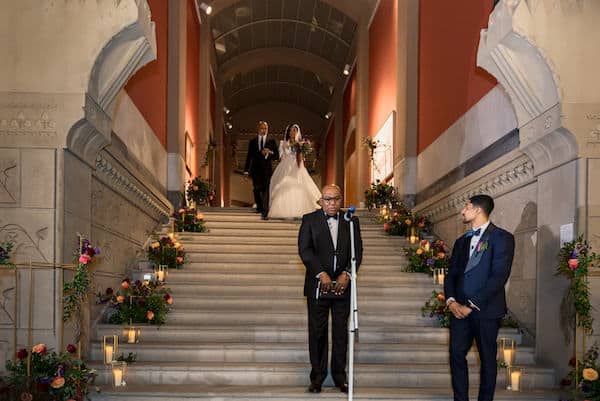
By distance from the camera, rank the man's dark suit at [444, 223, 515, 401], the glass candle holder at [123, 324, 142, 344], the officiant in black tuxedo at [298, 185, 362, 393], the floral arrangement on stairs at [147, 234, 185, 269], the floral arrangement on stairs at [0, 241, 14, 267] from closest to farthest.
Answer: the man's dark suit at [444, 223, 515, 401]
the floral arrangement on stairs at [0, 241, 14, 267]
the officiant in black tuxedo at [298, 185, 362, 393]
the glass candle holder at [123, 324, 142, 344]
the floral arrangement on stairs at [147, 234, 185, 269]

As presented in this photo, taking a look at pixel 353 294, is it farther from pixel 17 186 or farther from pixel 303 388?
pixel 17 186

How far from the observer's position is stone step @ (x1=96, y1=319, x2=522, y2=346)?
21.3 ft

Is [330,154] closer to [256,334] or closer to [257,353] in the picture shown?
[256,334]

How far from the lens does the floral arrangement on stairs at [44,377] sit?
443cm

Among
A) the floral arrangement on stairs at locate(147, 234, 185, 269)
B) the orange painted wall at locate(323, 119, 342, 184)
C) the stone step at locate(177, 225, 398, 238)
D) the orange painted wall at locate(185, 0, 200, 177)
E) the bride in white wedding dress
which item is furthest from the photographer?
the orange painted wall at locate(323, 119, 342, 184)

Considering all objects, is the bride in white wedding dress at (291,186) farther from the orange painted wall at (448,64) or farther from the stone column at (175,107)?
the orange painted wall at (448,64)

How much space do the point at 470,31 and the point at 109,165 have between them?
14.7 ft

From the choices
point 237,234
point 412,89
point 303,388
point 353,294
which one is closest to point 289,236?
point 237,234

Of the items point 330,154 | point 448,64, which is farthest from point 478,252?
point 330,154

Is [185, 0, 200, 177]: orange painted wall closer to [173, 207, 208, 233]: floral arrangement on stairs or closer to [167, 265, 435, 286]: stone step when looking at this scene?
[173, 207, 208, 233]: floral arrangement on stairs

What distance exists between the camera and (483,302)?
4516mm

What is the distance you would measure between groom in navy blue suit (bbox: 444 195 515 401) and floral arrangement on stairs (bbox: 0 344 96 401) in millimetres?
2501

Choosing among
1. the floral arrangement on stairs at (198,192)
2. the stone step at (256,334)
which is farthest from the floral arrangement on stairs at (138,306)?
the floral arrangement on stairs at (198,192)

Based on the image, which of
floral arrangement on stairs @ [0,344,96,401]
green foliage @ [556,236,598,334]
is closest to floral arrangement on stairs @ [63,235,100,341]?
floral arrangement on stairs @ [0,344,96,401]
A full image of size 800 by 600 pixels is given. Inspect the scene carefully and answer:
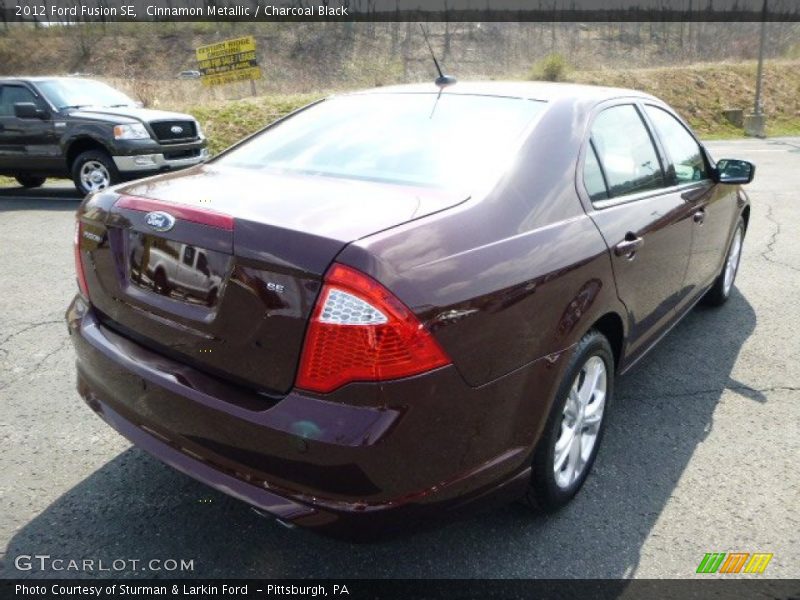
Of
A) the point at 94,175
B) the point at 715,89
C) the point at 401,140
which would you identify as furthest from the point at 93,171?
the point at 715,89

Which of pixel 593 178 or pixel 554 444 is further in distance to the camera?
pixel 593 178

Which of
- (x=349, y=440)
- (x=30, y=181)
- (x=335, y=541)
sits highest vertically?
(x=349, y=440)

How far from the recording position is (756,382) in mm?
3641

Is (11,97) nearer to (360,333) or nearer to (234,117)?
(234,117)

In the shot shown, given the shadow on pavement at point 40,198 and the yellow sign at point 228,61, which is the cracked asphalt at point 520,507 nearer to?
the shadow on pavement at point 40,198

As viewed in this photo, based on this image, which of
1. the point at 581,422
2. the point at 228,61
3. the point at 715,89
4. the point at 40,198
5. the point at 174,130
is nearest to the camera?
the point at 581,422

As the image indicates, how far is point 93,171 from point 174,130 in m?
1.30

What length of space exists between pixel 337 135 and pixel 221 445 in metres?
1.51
::::
- **Work to complete**: Leaving out every picture, transcribe exactly the lines from the line that contains "How much space" through the final line of the entries above.

- **Answer for the task**:
How much space do the point at 470,31 and the point at 109,165 have between them?
14.7 ft

From the choices
point 237,234
point 412,89
point 303,388
point 353,294
which one is closest to point 289,236?
point 237,234

Of the items point 330,154 | point 448,64, which is farthest from point 478,252?
point 330,154

Is [185, 0, 200, 177]: orange painted wall closer to [173, 207, 208, 233]: floral arrangement on stairs or closer to [167, 265, 435, 286]: stone step when looking at this scene?
[173, 207, 208, 233]: floral arrangement on stairs

What distance exists between the camera and (483,302)?
4516mm

What is the distance you would measure between groom in navy blue suit (bbox: 444 195 515 401) and floral arrangement on stairs (bbox: 0 344 96 401) in millimetres?
2501

Choosing among
1. the floral arrangement on stairs at (198,192)
2. the stone step at (256,334)
which is farthest from the floral arrangement on stairs at (138,306)?
the floral arrangement on stairs at (198,192)

Based on the image, which of
floral arrangement on stairs @ [0,344,96,401]
green foliage @ [556,236,598,334]
is closest to floral arrangement on stairs @ [63,235,100,341]?
floral arrangement on stairs @ [0,344,96,401]
A full image of size 800 by 600 pixels is given. Inspect the scene carefully and answer:
Of
A) the point at 94,175
B) the point at 715,89
C) the point at 401,140
which would you identify as furthest from the point at 93,171?
the point at 715,89

Which of pixel 593 178 or pixel 554 444 is further in distance to the camera?
pixel 593 178

Which of
- (x=349, y=440)
- (x=30, y=181)
- (x=335, y=541)
sits highest vertically?
(x=349, y=440)

How far from the recording position is (756,382) in mm?
3641

Is (11,97) nearer to (360,333) or nearer to (234,117)?
(234,117)

In the shot shown, given the shadow on pavement at point 40,198 and the yellow sign at point 228,61, which is the cracked asphalt at point 520,507 nearer to?
the shadow on pavement at point 40,198

As viewed in this photo, based on this image, which of
1. the point at 581,422
2. the point at 228,61
3. the point at 715,89
4. the point at 40,198
5. the point at 174,130
is nearest to the camera?
the point at 581,422

As the image indicates, how far is point 93,171 from point 174,130 in m?
1.30

What length of space exists between pixel 337 135 and pixel 221 445 in metres?
1.51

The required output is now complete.